The thematic influences in the newer releases are also familiar – put simply, the boys are still as angry. The Cruel Britannia EP has lyrics almost directly related to events such as the Diamond Jubilee and Royal Wedding cropping up in the current economic climate as deliberate “shock and awe tactics”. But in case Mr Prime Minister had his hopes up, the band don’t have a direct solution for getting out of this situation either. But according to Pop, one must look to the positive facets of life even in the current state: “Instead of taking on a blame culture where we assume that immigration or our next door neighbour being on the dole is the reason we’re in this situation, we must take responsibility for what’s happened and move on”. There is evidence of a more humanistic and embracing side to the new direction in the latest tracks as well – in ADULT and the complex pedals and echo-laden fan favourite No More Tears, the audience are treated to lyrics lamenting the sorrow and suffering of the personal rather than the social. “You can use me any way you want to, but I will make mistakes all the time”, mourns Kingsley – though he still finds time to take a jab at David Cameron in the otherwise intimate Anxiety.

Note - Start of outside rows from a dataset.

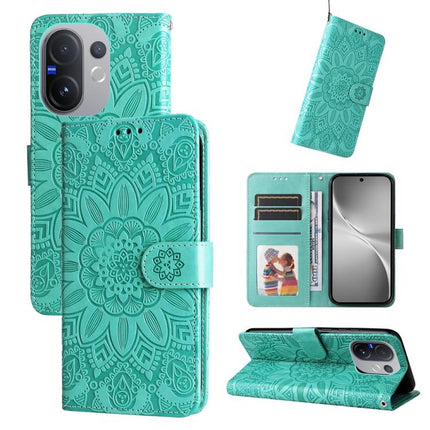 Embossed Sunflower Leather Phone Case, For vivo Y31 5G 2025, For vivo Y400 5G, For vivo V60 5G Global, For vivo Y400 Pro 5G / V40e / iQOO Z9s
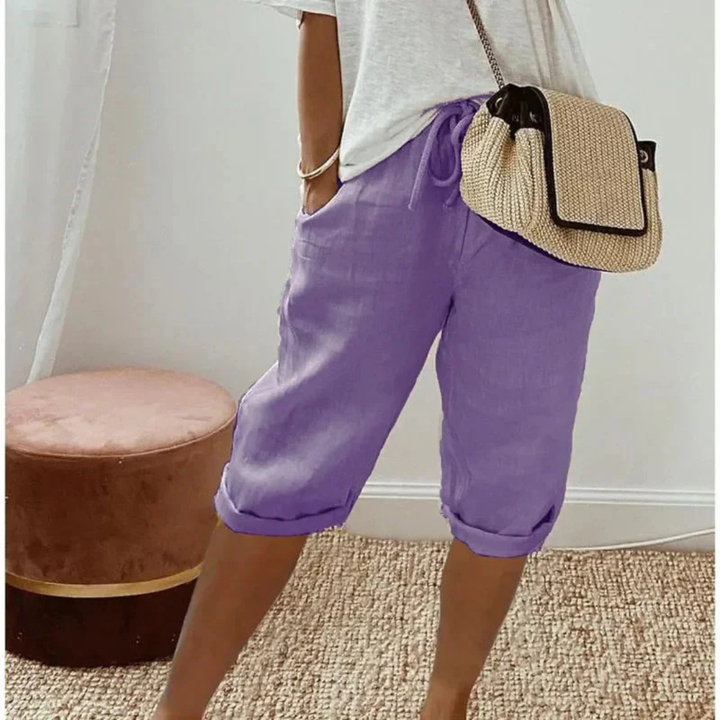 Fenlorn™ | Linen Drawstring Capri Shorts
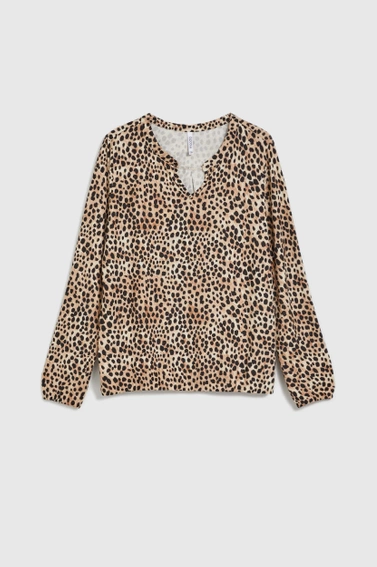 Sweter w zwierzęcy wzór beżowy 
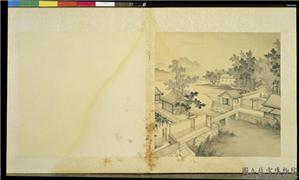 清焦秉贞山水　册　水村图,绘画,建筑,树木,花草,山水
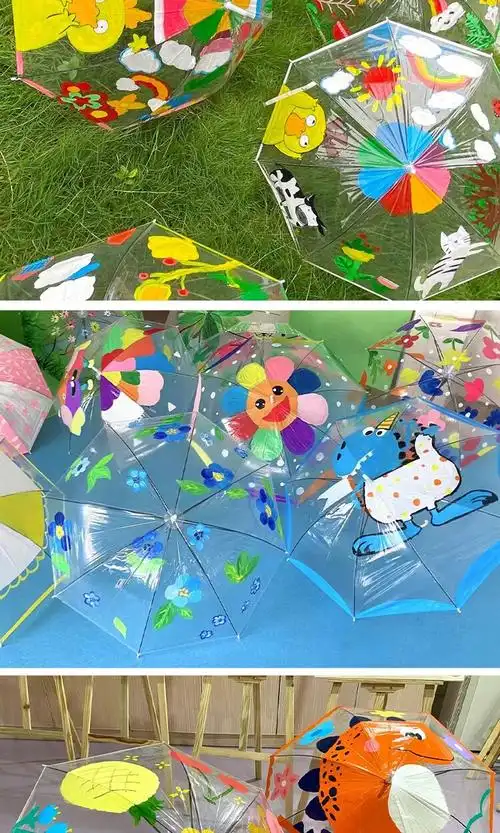 透明雨伞女生透明雨伞幼儿园儿童手工diy绘画涂鸦伞暖场活动小清新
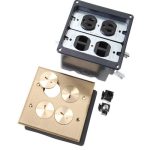 Legrand FB2TRDRKS4B Pass And Seymour Floor Box 2-Gang Duplex Receptacle LV Brass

The infamously raw drive of the live Chapman experience has not changed however. Reducing their equipment and stage to rubble is a thing of a past now, much to the relief of the management (“there’s a credit crunch on damn it, don’t you know?” jokes Kingsley), as the band aims to move forward from its confrontational provocateur image. But as they launch into their encore of Kids – the thunderous hit that caused their initial notoriety as NME darlings – the feedback-driven thundering riffs contrasting with Kingsley’s dramatic antics of wrapping the microphone around his neck and staring solemnly but determinedly to the audience incite a more private and deeply intense connection with the fans, who in turn respond with merry shrieking, even starting a small moshpit on the cramped dancefloor.

If there was one thing to take from the dynamic night in Angel it was that these cantankerous Northerners love the south, and the south loves the cantankerous Northerners. Perhaps it’s the new musical approach, or the almost clichéd adolescent freedom and energy one feels during their live shows (or indeed the exotic Stockton accent to this ignorant European). But if witnessing fans taking their entire holiday leave out to follow the band around the country and animatedly scream at unassuming bar-goers to “buy everything this band has ever made” is anything to go by, then it’s safe to assume that the Chapman Family have still got it. Quiff or sans quiff.